QUOTED PASSAGE:

--

That way when you add a name you can do:

itemName = new List<string>();
itemName.Add("Pizza");

The problem you are noticing is food.itemName is simply a list not a string. So you can get the string from a list by : myList[someIndex], that is your List object followed by the index of the item in your list.

Once you fill your food itemName list you should be able to foreach it:

foreach(string f in food.itemName)
 MessageBox.Show(f);

Aside from this I am a bit concerned with the wording of this class. If a Food object represents one entity of food then why is itemName and price list members of this class? They should simply be properties of type string and double respectively. When you create a food object the object contains a name and a price.

public sealed class Food
{
 public string itemName {get; set;}
 public double unitPrice {get; set;}
}

Here is how you could do it:

public sealed class Food 
 {
     public string itemName {get; set;}
     public double unitPrice {get; set;}
     public double itemUnit {get; set;}
     public double getItemPrice() { return itemUnit * unitPrice; }
     public Food() : this("unknown food", 0);
     public Food(string item, double price) { itemName = item; unitPrice = price; }

     //you might want to rethink your customer object as well.  Are
     //you associating one customer with one item of food ?

--

RECORD SET:
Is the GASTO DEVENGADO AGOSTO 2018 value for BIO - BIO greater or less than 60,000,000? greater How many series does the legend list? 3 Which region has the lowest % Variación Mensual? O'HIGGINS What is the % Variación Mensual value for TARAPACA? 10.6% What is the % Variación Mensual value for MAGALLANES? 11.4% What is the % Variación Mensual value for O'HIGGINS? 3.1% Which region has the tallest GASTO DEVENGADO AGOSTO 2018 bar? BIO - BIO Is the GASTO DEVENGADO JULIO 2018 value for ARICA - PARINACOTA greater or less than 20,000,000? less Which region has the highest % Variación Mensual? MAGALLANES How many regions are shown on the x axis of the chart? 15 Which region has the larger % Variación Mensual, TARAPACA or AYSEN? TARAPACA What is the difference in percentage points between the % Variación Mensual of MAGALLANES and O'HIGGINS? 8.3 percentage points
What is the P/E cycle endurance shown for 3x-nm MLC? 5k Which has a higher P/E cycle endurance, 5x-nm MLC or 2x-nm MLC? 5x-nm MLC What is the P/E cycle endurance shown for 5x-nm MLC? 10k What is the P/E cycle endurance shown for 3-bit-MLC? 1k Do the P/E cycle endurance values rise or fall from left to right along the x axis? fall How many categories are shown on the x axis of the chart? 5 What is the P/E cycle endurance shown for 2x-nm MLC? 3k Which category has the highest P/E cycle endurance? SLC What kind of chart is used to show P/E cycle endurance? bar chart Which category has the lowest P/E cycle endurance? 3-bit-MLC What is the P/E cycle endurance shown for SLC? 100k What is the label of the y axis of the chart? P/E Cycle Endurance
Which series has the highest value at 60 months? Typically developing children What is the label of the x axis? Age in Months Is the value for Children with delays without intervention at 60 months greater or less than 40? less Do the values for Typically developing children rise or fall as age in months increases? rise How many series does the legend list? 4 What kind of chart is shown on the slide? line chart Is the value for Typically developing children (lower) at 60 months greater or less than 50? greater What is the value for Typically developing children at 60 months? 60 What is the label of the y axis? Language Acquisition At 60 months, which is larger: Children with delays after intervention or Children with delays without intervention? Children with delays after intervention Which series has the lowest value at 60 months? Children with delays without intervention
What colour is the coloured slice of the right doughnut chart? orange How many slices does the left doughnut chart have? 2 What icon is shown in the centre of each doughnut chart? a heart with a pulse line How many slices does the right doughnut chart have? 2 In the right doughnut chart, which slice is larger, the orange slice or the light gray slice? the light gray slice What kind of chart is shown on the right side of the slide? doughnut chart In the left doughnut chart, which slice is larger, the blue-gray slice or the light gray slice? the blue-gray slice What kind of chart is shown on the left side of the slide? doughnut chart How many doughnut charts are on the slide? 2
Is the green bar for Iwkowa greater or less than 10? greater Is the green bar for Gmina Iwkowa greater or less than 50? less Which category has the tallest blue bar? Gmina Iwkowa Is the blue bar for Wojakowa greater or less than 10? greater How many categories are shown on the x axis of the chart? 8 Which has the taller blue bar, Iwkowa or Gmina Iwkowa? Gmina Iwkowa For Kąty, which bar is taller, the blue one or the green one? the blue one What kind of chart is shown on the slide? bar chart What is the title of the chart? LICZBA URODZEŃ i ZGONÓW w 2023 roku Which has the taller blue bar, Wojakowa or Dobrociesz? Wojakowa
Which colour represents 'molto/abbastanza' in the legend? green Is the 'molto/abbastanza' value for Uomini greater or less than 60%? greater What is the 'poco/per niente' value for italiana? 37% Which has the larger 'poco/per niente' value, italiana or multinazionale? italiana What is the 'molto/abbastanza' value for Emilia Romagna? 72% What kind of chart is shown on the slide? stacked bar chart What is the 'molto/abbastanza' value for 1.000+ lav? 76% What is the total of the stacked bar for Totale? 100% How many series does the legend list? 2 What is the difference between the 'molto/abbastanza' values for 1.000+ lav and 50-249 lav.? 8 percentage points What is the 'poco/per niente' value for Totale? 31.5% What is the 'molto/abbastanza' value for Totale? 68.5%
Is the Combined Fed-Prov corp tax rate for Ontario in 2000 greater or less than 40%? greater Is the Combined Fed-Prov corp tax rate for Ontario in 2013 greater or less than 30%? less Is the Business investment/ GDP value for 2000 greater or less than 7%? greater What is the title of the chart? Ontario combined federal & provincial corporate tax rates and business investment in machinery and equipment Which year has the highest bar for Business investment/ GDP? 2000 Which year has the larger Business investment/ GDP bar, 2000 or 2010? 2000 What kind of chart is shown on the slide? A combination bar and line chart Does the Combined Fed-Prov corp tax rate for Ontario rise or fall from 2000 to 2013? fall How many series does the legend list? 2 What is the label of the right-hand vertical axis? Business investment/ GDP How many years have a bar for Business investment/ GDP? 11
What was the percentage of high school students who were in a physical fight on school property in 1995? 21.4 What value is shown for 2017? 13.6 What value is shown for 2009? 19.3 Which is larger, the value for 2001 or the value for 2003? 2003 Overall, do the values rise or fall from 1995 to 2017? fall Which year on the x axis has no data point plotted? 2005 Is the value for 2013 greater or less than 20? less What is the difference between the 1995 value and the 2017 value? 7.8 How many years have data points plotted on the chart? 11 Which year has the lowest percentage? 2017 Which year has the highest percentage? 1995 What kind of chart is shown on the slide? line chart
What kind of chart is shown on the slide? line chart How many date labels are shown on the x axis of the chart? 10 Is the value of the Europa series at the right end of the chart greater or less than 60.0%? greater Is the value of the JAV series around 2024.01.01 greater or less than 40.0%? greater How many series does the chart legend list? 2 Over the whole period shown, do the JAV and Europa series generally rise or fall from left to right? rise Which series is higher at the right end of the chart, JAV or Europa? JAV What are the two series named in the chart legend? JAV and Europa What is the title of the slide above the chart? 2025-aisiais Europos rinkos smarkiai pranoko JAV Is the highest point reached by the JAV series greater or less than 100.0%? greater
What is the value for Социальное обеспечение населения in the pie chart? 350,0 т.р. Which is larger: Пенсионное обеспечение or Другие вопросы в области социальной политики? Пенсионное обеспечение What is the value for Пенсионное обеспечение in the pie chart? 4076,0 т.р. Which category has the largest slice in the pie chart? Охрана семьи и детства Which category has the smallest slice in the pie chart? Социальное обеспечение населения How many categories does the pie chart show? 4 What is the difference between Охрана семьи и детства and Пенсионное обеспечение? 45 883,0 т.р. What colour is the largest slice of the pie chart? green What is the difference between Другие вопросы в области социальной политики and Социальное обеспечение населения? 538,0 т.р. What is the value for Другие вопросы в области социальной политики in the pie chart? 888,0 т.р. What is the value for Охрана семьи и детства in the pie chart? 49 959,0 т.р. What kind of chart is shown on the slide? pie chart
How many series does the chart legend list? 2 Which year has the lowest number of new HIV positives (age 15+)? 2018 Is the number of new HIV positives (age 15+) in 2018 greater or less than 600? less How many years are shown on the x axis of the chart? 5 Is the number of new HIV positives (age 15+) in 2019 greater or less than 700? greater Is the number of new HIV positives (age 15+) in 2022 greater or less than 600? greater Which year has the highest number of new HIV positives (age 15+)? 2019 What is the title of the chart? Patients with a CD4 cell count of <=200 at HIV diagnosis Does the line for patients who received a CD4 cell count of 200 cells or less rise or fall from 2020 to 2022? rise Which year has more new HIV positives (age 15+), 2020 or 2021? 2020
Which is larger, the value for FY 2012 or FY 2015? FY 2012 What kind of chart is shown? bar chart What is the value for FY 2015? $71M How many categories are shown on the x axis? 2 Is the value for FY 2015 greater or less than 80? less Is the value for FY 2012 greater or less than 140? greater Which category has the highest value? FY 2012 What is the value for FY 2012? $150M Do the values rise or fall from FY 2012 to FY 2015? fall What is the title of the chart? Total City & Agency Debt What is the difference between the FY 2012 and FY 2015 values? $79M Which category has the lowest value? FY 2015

--

PROBLEM 1: In the Food class answer, what types does the writer say itemName and price should have?
PROBLEM 2: Transcribe the portion of the Food class answer that begins with the words "That way when" and ends with "f in food.itemName)".

EXERCISE RESULT 1: They should be properties of type string and double, respectively.

EXERCISE RESULT 2:
That way when you add a name you can do:

itemName = new List<string>();
itemName.Add("Pizza");

The problem you are noticing is food.itemName is simply a list not a string. So you can get the string from a list by : myList[someIndex], that is your List object followed by the index of the item in your list.

Once you fill your food itemName list you should be able to foreach it:

foreach(string f in food.itemName)